Voices

Union-busting and the war on the middle class

For everyone except labor activists, the 1981 strike by the Professional Air Traffic Controllers Organization (PATCO) has faded into the dim mists of memory. But President Reagan's harsh treatment of the strikers set the tone for three decades of union busting in America.

On Aug. 3, 1981, PATCO went on strike, seeking better working conditions, better pay, and a 32-hour work week. Reagan reacted by declaring the strike a “peril to national safety” and ordered the strikers back to work. Only 1,300 of the nearly 13,000 controllers complied.

Subsequently, Reagan demanded those remaining on strike return to work within 48 hours or face the loss of their jobs. Two days later, Reagan fired the 11,345 striking air traffic controllers that had ignored the order and banned them from federal service for life. (The ban was later lifted by President Clinton in 1993.)

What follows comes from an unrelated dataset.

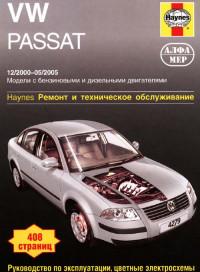 Ремонт и ТО VW Passat 2000-2005 г.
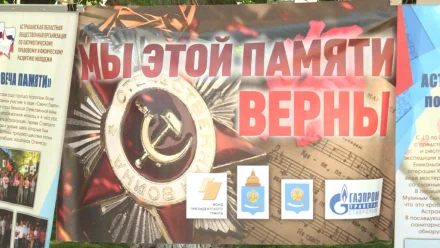 В Астрахани прошла акция "Духовность и патриотизм − в сердца молодых"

The irony of the PATCO debacle was that the union had endorsed Reagan for president in 1980. Its members were perhaps the least likely candidates for labor martyrdom. But, as labor organizer and writer Steve Early wrote in The Boston Globe on the 25th anniversary of the PATCO strike in 2006, the mistakes that were made in 1981 would haunt the labor movement for years to come.

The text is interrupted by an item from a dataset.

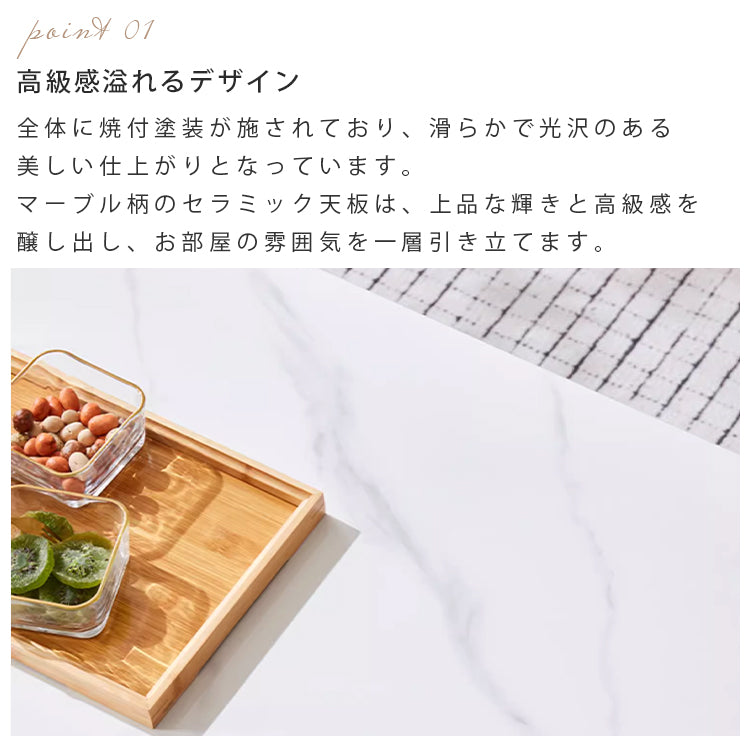 モダンデザイン センターテーブル 多層板&セラミック製 高級感溢れるリビングテーブル hx-1573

“PATCO failed to build ties with the pilots, mechanics, flight attendants, and baggage handlers whose backing was so desperately needed during the controllers' walk-out,” wrote Early. “The lesson of PATCO...is as old as unions themselves: An injury to one is an injury to all. No labor movement can long survive, much less thrive, without a strong culture of mutual aid and protection.”

After three decades of wage stagnation, longer hours, and shrinking pensions for working Americans, PATCO's demands seem unrealistic today. But what PATCO sought was what their professional peers in Europe enjoyed at that time - a standard of living that's an impossibility for many Americans.

Why? Because the things that working Americans now take for granted - the 40-hour work week and the eight-hour workday, the end of child labor, the minimum wage, unemployment insurance, health care and retirement benefits - are rapidly disappearing, and the unions that fought and died for them are disappearing, too.

Since the PATCO strike, companies can fire anyone suspected of union activity, at any time, for any reason, and not face punishment. As a result, it is almost impossible to unionize any workplace in America.

Large corporations like it that way. They want to drive down wages and benefits, and keep workers fearful and insecure. They prefer to make it tough to build solidarity. The winner-take-all, every-man-for-himself ethos that drives today's global economy works fine for the bosses.

The subtext of the ongoing fight waged by Republicans in Wisconsin, Ohio, Indiana, and other states that are considering legislation to destroy public-sector unions by eliminating all collective bargaining rights is easy to see. In a nation where union membership is at its lowest level in nearly a century, public-sector workers are the last workers in America who enjoy things that many workers once enjoyed - livable wages, fair benefits, and pensions that let them live with a modicum of dignity and security in retirement.

But Democrats haven't been much better than Republicans. Too many give lip service to the rights of workers, yet take the side of the corporations and investment banks that are destroying the lives of American workers.

Our governor, Peter Shumlin, has not proposed any draconian measures against Vermont's public employees. However, like his Republican predecessor, Shumlin refuses to consider taxing the wealthiest Vermonters to fill the growing budget gap. And, like his Republican predecessor, Shumlin seeks also seeks pay and benefit givebacks from state workers, and has proposed cuts that will affect services to poor and elderly Vermonters, all in the name of deficit reduction.

The stakes of the fight in Madison, Columbus, and state capitals across America are plain for all to see. The right is trying to split what remains of the middle class and distract us from noticing the massive transfer of wealth to the richest 1 percent of America. If Wisconsin Gov. Scott Walker and other Republican lawmakers succeed in smashing public sector unions and gutting the public services provided by union members, they will have achieved their biggest victory in three decades of class warfare against working Americans.

It's been heartening to see the rallies that have sprung up all over the country in response to this spasm of union busting, but it will take more than rallies. It will take the efforts of all working Americans to join and recognize that this fight affects everyone. All working Americans will need to realize that there is a direct correlation between belonging to a union and having a better standard of living, and not belonging to a union and being treated like chattel.

 The question is not whether public employees should have better wages and benefits than most other workers. It is why more workers in America are not better compensated for their labor, and why more workers aren't allowed to take the necessary steps to achieve a reasonable share of prosperity.